Now, one small company from Ukraine – ReLeaf – might just have stumbled across a solution that could revolutionize newsprint production. Discovered by a 15-year-old Ukrainian student, ReLeaf’s technology converts cellulose from fallen tree leaves into paper.

A typical city produces a few hundred thousand tonnes of fallen leaves each year and it ends up in landfill.
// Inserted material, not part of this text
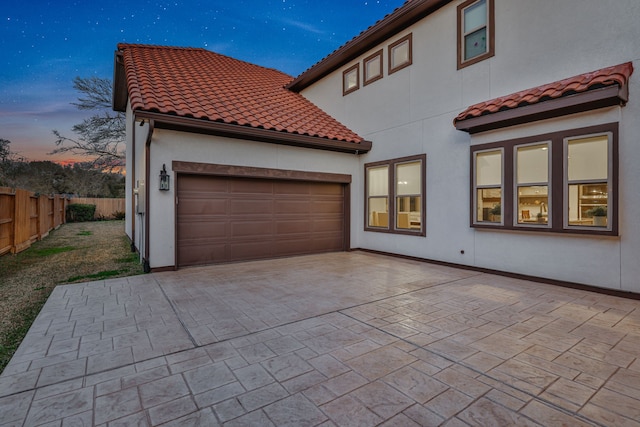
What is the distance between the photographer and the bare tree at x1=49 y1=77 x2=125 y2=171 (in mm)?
19284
By using this urban biowaste we not only save on the costs of landfill, but more importantly, we can harness the cellulose and use it for paper.

Alexander Sobolenko, Co-founder and CEO, ReLeaf

Currently the company only produces recycled paper and paper bags, and not newsprint, but speaking to WNIP at Lisbon’s Web Summit, Alexander Sobolenko (Co-founder and CEO) says that with the right blend of recycled paper and ReLeaf paper, the concept would work, “to use it for newsprint you would need to get the balance and mix right between ReLeaf paper and recycled paper, but there is no reason why it couldn’t work.”

With $210,000 raised from Google and WWF, ReLeaf started production last year amidst the COVID pandemic and, despite this year’s war in Ukraine, the company has managed to sustain production whilst operating out of their cars in an underground car park in Kyiv. To date, the company has produced 150 tonnes of paper with Samsung, L’Oreal, Schneider Electric, Weleda, Kiehl’s, and Ariston amongst the first customers.

ReLeaf paper contains no sulphur or chlorine-containing agents, and is 15 times more water efficient and 3 times more energy efficient than traditional wood papermaking.

Alexander Sobolenko, Co-founder and CEO, ReLeaf

And the future? ReLeaf is looking to expand production and also sign-up more cities into its program of collecting urban biomass. Key to this is a bespoke paper mill where it can have full control over the entire production process.

At a time when sustainability is one of the key themes within media – The Advertising Association’s Ad Net Zero Summit, WARC’s Ad Net Zero Guide, and Advertising Week’s Ad Net Zero podcast symptomatic of an industry collectively getting behind it – ReLeaf could be an idea whose time has arrived, especially for print newspapers.